When your retirement is on the line, that kind of risk can be incredibly dangerous. There’s another type of investment, however, that is much safer and can still help you achieve your long-term financial goals.
The advantages of exchange-traded funds
Exchange-traded funds (ETFs) are popular investments among those who want to invest in the stock market while limiting their risk.
In a nutshell, ETFs are large collections of stocks, bonds, and other securities all lumped together into a single investment. So when you invest in a single ETF, you’re actually investing in dozens or even hundreds of different securities at once. This diversification significantly limits your risk, because if a few of the stocks in the fund aren’t doing too well, your entire portfolio won’t take a nosedive.
Index ETFs are among the “safest” investments because they track certain indexes, such as the S&P 500 or the Dow Jones Industrial Average. Because those indexes are good representations of the stock market as a whole, as long as the stock market is performing well, your index ETFs will likely be performing well too. Even if the market takes a turn for the worse, historically, it has bounced back every time — meaning your investments should recover as well.
There are also plenty of niche ETFs that can help you take a more targeted investing approach while still limiting your risk.
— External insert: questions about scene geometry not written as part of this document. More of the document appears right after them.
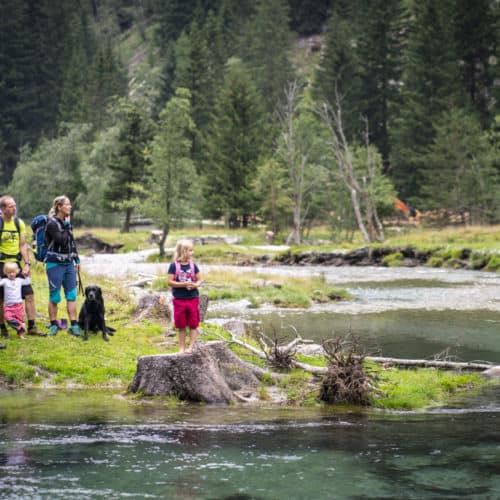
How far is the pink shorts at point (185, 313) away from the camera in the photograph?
1182 cm

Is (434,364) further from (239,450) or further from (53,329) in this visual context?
(239,450)

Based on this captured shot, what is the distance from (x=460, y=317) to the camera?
22.8 metres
You can invest in ETFs that focus solely on tech companies, for example. There are also ETFs that focus on petcare companies, renewable energy, or e-commerce brands. No matter what type of companies you’d like to invest in, there’s likely an ETF for it.
Investing in individual stocks vs. ETFs
There’s nothing wrong with investing in individual stocks, and for many people, that type of approach can give you more control over your investments. But it does involve quite a bit of research, because you’ll need to ensure you’re investing in solid companies that will be around for the long haul. You’ll also need to invest in at least 10 to 15 different stocks, because throwing all your money into just one or two individual stocks could be a recipe for disaster.
If you’re willing to put the time and effort into investing in individual stocks, that can be a wise move. But if you’d rather take a less research-intensive and more hands-off approach, ETFs may be the way to go. ETFs can help your investments grow relatively quickly, but because you’re investing in many different stocks at once, you’re limiting your risk. It’s also easy to get started investing in ETFs, and you don’t need to be a stock market expert to begin.
Saving for retirement is one of the most important financial targets to work toward, and it’s crucial to ensure you’re investing in the right places. ETFs are an excellent investment option for many people, and they can help you reach your retirement goals.